##### Exercise input #####

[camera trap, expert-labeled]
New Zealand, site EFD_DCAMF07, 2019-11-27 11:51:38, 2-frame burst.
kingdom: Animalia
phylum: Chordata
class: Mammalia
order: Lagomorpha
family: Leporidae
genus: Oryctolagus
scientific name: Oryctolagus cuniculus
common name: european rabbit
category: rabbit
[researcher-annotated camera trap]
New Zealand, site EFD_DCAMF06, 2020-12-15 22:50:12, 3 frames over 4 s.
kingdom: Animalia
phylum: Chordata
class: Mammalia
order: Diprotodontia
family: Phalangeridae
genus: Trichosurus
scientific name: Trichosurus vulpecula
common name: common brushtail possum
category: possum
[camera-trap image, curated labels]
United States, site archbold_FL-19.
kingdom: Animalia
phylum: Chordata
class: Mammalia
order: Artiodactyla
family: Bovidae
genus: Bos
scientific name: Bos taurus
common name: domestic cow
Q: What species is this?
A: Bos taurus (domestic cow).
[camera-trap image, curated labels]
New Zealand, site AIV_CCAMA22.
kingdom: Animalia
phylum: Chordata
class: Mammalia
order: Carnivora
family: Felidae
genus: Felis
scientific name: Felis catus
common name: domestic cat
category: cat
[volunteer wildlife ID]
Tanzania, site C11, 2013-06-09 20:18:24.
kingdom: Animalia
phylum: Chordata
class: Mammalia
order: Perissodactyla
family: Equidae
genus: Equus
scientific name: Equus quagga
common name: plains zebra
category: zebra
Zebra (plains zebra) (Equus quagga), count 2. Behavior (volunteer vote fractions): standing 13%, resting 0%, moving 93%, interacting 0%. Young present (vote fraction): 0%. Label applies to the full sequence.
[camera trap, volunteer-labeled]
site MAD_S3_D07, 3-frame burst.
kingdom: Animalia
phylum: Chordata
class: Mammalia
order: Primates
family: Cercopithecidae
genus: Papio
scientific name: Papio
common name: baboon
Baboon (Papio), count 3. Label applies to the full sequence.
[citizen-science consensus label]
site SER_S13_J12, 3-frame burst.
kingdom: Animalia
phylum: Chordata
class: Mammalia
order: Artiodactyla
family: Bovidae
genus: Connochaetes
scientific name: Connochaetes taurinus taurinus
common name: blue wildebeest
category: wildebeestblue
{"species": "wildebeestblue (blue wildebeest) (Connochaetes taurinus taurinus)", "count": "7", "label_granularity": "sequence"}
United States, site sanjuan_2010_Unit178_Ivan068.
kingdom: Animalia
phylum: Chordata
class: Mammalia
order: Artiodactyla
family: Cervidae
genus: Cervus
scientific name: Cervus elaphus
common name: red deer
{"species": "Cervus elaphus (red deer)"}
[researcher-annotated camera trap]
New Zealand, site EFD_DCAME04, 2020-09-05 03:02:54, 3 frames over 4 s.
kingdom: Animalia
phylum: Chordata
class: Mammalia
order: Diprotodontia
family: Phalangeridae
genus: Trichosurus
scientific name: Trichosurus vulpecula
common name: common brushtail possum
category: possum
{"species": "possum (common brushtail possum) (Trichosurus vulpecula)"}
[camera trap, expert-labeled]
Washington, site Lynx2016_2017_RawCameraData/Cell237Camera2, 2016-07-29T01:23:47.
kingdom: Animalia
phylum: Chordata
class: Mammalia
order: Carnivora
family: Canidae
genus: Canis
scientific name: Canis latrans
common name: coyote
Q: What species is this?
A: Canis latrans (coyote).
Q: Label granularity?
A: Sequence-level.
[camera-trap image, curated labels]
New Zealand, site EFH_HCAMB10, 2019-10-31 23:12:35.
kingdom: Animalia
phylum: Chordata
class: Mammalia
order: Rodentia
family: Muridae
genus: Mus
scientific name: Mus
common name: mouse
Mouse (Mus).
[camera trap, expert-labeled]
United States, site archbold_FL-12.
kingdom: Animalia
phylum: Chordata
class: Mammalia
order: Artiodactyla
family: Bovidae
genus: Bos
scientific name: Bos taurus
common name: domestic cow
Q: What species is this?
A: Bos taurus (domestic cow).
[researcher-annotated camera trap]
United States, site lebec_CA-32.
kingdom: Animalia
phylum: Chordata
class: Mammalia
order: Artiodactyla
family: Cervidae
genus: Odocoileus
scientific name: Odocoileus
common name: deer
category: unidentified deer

#####

- What you are asked to do:
Reproduce each entry precisely, so that nothing differs from the original.

- Task answer:
[camera trap, expert-labeled]
New Zealand, site EFD_DCAMF07, 2019-11-27 11:51:38, 2-frame burst.
kingdom: Animalia
phylum: Chordata
class: Mammalia
order: Lagomorpha
family: Leporidae
genus: Oryctolagus
scientific name: Oryctolagus cuniculus
common name: european rabbit
category: rabbit
[researcher-annotated camera trap]
New Zealand, site EFD_DCAMF06, 2020-12-15 22:50:12, 3 frames over 4 s.
kingdom: Animalia
phylum: Chordata
class: Mammalia
order: Diprotodontia
family: Phalangeridae
genus: Trichosurus
scientific name: Trichosurus vulpecula
common name: common brushtail possum
category: possum
[camera-trap image, curated labels]
United States, site archbold_FL-19.
kingdom: Animalia
phylum: Chordata
class: Mammalia
order: Artiodactyla
family: Bovidae
genus: Bos
scientific name: Bos taurus
common name: domestic cow
Q: What species is this?
A: Bos taurus (domestic cow).
[camera-trap image, curated labels]
New Zealand, site AIV_CCAMA22.
kingdom: Animalia
phylum: Chordata
class: Mammalia
order: Carnivora
family: Felidae
genus: Felis
scientific name: Felis catus
common name: domestic cat
category: cat
[volunteer wildlife ID]
Tanzania, site C11, 2013-06-09 20:18:24.
kingdom: Animalia
phylum: Chordata
class: Mammalia
order: Perissodactyla
family: Equidae
genus: Equus
scientific name: Equus quagga
common name: plains zebra
category: zebra
Zebra (plains zebra) (Equus quagga), count 2. Behavior (volunteer vote fractions): standing 13%, resting 0%, moving 93%, interacting 0%. Young present (vote fraction): 0%. Label applies to the full sequence.
[camera trap, volunteer-labeled]
site MAD_S3_D07, 3-frame burst.
kingdom: Animalia
phylum: Chordata
class: Mammalia
order: Primates
family: Cercopithecidae
genus: Papio
scientific name: Papio
common name: baboon
Baboon (Papio), count 3. Label applies to the full sequence.
[citizen-science consensus label]
site SER_S13_J12, 3-frame burst.
kingdom: Animalia
phylum: Chordata
class: Mammalia
order: Artiodactyla
family: Bovidae
genus: Connochaetes
scientific name: Connochaetes taurinus taurinus
common name: blue wildebeest
category: wildebeestblue
{"species": "wildebeestblue (blue wildebeest) (Connochaetes taurinus taurinus)", "count": "7", "label_granularity": "sequence"}
United States, site sanjuan_2010_Unit178_Ivan068.
kingdom: Animalia
phylum: Chordata
class: Mammalia
order: Artiodactyla
family: Cervidae
genus: Cervus
scientific name: Cervus elaphus
common name: red deer
{"species": "Cervus elaphus (red deer)"}
[researcher-annotated camera trap]
New Zealand, site EFD_DCAME04, 2020-09-05 03:02:54, 3 frames over 4 s.
kingdom: Animalia
phylum: Chordata
class: Mammalia
order: Diprotodontia
family: Phalangeridae
genus: Trichosurus
scientific name: Trichosurus vulpecula
common name: common brushtail possum
category: possum
{"species": "possum (common brushtail possum) (Trichosurus vulpecula)"}
[camera trap, expert-labeled]
Washington, site Lynx2016_2017_RawCameraData/Cell237Camera2, 2016-07-29T01:23:47.
kingdom: Animalia
phylum: Chordata
class: Mammalia
order: Carnivora
family: Canidae
genus: Canis
scientific name: Canis latrans
common name: coyote
Q: What species is this?
A: Canis latrans (coyote).
Q: Label granularity?
A: Sequence-level.
[camera-trap image, curated labels]
New Zealand, site EFH_HCAMB10, 2019-10-31 23:12:35.
kingdom: Animalia
phylum: Chordata
class: Mammalia
order: Rodentia
family: Muridae
genus: Mus
scientific name: Mus
common name: mouse
Mouse (Mus).
[camera trap, expert-labeled]
United States, site archbold_FL-12.
kingdom: Animalia
phylum: Chordata
class: Mammalia
order: Artiodactyla
family: Bovidae
genus: Bos
scientific name: Bos taurus
common name: domestic cow
Q: What species is this?
A: Bos taurus (domestic cow).
[researcher-annotated camera trap]
United States, site lebec_CA-32.
kingdom: Animalia
phylum: Chordata
class: Mammalia
order: Artiodactyla
family: Cervidae
genus: Odocoileus
scientific name: Odocoileus
common name: deer
category: unidentified deer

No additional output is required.